Share this

Yesterday, we wrote about the enormous pressure being put on India and China to agree to a deal at the WTO. Today, let's get into some of the details of what this fight is really about.

Exporters such as the U.S., Australia, Thailand and Uruguay want to sell their agricultural commodities abroad. But the targeted importers, countries like China and India, worry about the disruption that uncontrolled agricultural imports will bring to their millions of farmers, the overwhelming majority of whom are among the poorest people in these already poor countries. They want to open their markets, but less, and not to all products. Many have learned from experience that the damage done by agriculture dumping cannot be undone by the post-facto imposition of some kind of corrective - especially if that corrective has to wait several years for a WTO trade dispute panel to meet, deliberate and judge, and then for the country at fault to change its laws (with the strong risk the party at fault will ignore the ruling, as both the U.S. and EU have done in some cases).

At its heart, this fight is about protection: countries like India and China (but with the solid support of close to 100 other of the 150 or so WTO members) insist they need a higher level of tariff protection than countries like the U.S. and members of the European Union think they should have.
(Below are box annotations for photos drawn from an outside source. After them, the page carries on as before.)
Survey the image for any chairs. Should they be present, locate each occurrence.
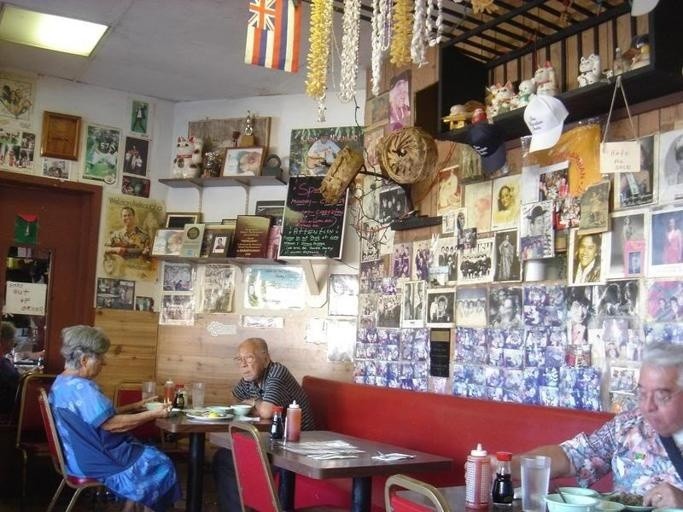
[0,342,598,510]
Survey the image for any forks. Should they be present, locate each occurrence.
[375,449,416,458]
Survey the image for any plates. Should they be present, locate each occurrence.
[206,405,230,412]
[167,408,180,413]
[598,488,681,512]
[186,413,233,420]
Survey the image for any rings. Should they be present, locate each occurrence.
[656,492,663,499]
[166,407,171,413]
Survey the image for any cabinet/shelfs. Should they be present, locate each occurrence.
[429,0,683,153]
[149,174,286,268]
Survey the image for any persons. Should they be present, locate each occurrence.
[306,130,341,175]
[387,80,409,122]
[6,88,25,114]
[105,207,152,264]
[213,337,319,511]
[134,103,147,133]
[364,185,497,330]
[497,148,682,326]
[215,237,224,249]
[47,325,181,511]
[0,321,39,423]
[461,344,682,511]
[126,145,142,168]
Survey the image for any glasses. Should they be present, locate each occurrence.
[632,385,682,400]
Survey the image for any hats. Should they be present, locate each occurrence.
[467,124,506,175]
[527,207,547,219]
[524,95,570,153]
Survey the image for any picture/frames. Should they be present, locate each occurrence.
[39,107,83,163]
[161,211,202,230]
[207,231,231,257]
[219,145,267,178]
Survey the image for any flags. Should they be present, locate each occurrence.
[244,1,302,74]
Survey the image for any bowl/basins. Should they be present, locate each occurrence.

In return - make no mistake about this - the U.S. and EU are fighting to protect their own interests (they spend money on protection in the form of support to industries, rather than using taxes such as tariffs, but it is all about protecting interests).
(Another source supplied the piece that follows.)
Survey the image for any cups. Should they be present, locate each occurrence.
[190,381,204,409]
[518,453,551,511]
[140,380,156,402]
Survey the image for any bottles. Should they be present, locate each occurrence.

A main point of contention concerns something called the Special Safeguard Mechanism, or SSM. The idea behind the SSM is not new. The Uruguay Round Agreement on Agriculture included a so-called Special Safeguard (SSG). The mechanism was created to give further protection to countries that converted non-tariff barriers (such as restrictions on the quantity of a good that could be imported) into tariffs (which were often extremely high). About 30 developing and most developed countries had the right to use the SSG.
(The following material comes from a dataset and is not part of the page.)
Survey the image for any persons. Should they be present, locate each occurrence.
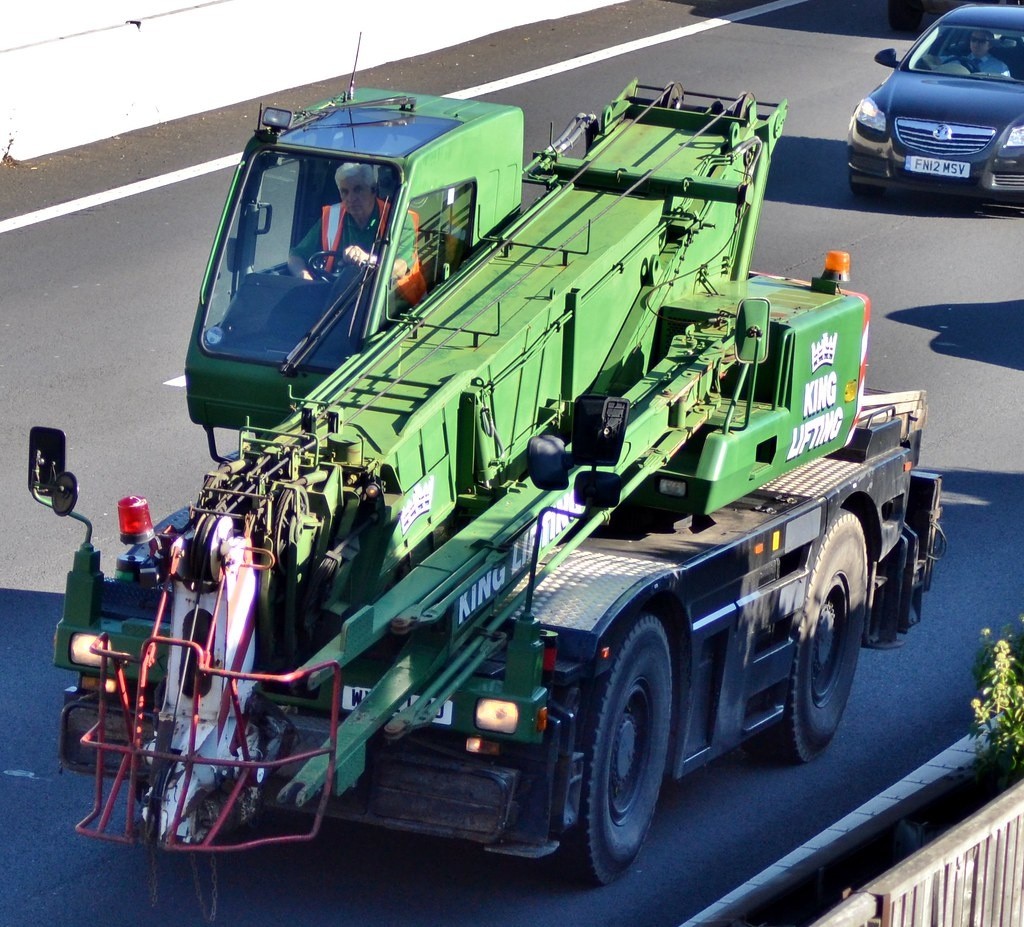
[921,30,1011,76]
[287,162,424,309]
When the Doha negotiations were launched in 2001, a group of countries (at that time led by Pakistan) explored with a group of NGOs (including IATP) the idea of a "development box" for agriculture. The notion was to protect food security and rural livelihoods from the commercial fight over market share. In addition, the Doha negotiations were called (once upon a time) a Development Round because they were supposed to include an agenda of some 100 or more items that surfaced as the Uruguay Round (UR) was implemented and that developing countries wanted addressed before undertaking any new commitments in Doha. It never happened, and this latest text continues to ensure that it will not happen, at least not in this round.

Fast forward to today and you have the G33, a group of developing countries, fighting for two particular measures (see IATP's Agreement on Agriculture glossary for more details):

1. Special Products (SPs): a list of agricultural products that would be subject to their own, milder, tariff reductions or exempt altogether because of their importance to livelihoods and/or food security.

2. The Special Safeguard Mechanism (SSM): the right to increase tariffs sharply to curb an import surge, to protect a domestic industry from short-term swings in global markets.

On Monday, day eight of the latest attempt to agree to modalities for Doha: the whole day was taken up with fighting over the the terms for the SSM, and when governments broke for the night (at 2.30 am or so), they were still in disagreement. The disagreement is over rules proposed in text by DG Lamy on July 25 for when an SSM measure could be used. The text has been widely criticized (see for instance issue 4 of the on-going commentary from the South Centre). A lot of background is also available on this issue - a recent paper by TWN is a good place to start.

In the end, the fight is really about everyone trying to simultaneously protect and aggress (India is after new export markets like everybody else at the WTO), a process known as mercantalism. Deeply out of favour with theorists, it is nonetheless the driving force behind much of the trade policy codified in international trade agreements.

Mercantalism makes for ugly negotiations. Not much room to discuss the right-to-food, or decent work or climate change. Anyone else ready for a new way to do business?